Publications for manga, anime and other media have commented on Shinn's character, giving him mainly mixed critics. His introduction to the series was noted to lack impact by Paul Fargo from Anime News Network owing to his limited screentime in the first episodes. Additionally, his hostility shown towards other popular characters from Gundam SEED led Fargo to find him more as an "antagonistic and obnoxious" person much to the viewers. A similar response was made by Luis Cruz from Mania Entertainment who stated that Shinn's debut was overshadowed by Athrun Zala's role in the first episodes. Nevertheless, Cruz wanted to know his character would be developed to learn his motivations to fight. DVDTalk's Don Houston found his hatred for Orb because of his family's death being uncommon as he did not blame "the attackers like most sane people would do". His personality was also found reminiscent to the one of Kira Yamato by Ross Liversidge from UK Anime Network who also expected such two characters to engage in battle in following episodes. Maria Lin from Animefringe stated that Shinn's relative younger age from the ones of Gundam SEEDs returning characters was meant to emphasize the frustration to the beginning of another major conflict.

Shinn's and Stella's relationship was praised by Cruz for the friendship mainly they made because both of them were unaware they are enemies. However, although in following reviews from Gundam SEED Destiny, Liversidge liked how Shinn's and Stella Loussier's relationship concluded ending in a tragic way due to their battles, he found Kira's role in the series to be more likable. Moreover, in the series finale, he wondered whether Shinn would do an action appreciated by the viewers, but ended favoriting the scene in which an angered Athrun defeats him with a "much deserved kicking" as at the same time Shinn's attitude was teased.
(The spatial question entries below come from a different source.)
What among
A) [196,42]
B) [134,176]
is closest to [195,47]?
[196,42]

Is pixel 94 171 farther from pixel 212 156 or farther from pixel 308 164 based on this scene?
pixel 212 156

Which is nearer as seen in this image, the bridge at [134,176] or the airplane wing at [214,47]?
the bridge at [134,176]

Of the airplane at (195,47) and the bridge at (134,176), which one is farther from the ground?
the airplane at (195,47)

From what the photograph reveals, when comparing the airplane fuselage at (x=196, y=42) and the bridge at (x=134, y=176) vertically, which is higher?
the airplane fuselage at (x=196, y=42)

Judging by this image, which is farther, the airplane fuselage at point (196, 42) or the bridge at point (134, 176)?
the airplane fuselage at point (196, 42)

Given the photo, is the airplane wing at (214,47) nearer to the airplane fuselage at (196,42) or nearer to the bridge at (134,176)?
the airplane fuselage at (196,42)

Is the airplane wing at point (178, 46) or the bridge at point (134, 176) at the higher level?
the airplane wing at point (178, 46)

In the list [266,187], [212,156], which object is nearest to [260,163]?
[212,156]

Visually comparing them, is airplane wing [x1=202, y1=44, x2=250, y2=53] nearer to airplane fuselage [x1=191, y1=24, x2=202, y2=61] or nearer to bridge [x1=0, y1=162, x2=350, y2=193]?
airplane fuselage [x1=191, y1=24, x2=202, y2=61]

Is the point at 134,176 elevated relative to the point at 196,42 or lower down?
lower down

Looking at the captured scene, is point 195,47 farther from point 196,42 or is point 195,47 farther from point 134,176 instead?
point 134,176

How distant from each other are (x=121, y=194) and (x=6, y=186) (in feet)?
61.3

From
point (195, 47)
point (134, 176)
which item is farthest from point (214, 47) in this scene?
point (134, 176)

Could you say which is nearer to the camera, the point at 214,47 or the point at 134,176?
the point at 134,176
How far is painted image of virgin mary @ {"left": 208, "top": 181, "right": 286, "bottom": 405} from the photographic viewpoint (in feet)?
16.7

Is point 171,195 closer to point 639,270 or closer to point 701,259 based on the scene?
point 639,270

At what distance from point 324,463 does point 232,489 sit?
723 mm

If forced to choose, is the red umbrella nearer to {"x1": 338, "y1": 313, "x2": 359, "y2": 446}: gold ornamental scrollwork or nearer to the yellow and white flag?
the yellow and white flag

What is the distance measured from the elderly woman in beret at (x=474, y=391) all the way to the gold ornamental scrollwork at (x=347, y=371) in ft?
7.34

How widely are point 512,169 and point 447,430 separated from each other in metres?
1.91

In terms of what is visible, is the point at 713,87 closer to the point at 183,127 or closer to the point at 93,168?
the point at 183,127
Shinn's role in the OVA Final Plus that remade the last episode was noted to have made his defeat more satisfying to the viewers, as well as giving a last chance for viewers to like him.

Shinn's role in Gundam SEED Freedom has been praised by Real Sound for his iconic fight scene in the Destiny Gundam where he fights Black Knight in a manner similar to ninjutsu where the mobile suit generates clones of itself. However, the execution of such technique remains in mystery. In retrospect, Dengeki Online enjoyed the handling of Shinn as while he was shocked when seeing him lose his final duel in Destiny, Freedom gives me a more heroic portrayal that appealed to his nostalgia of the TV series even if he has mixed feelings of the character piloting the Immortal Justice. The fact that the film kept addressing Shinn and Lunamaria's relationship among other couples appealed to the writer.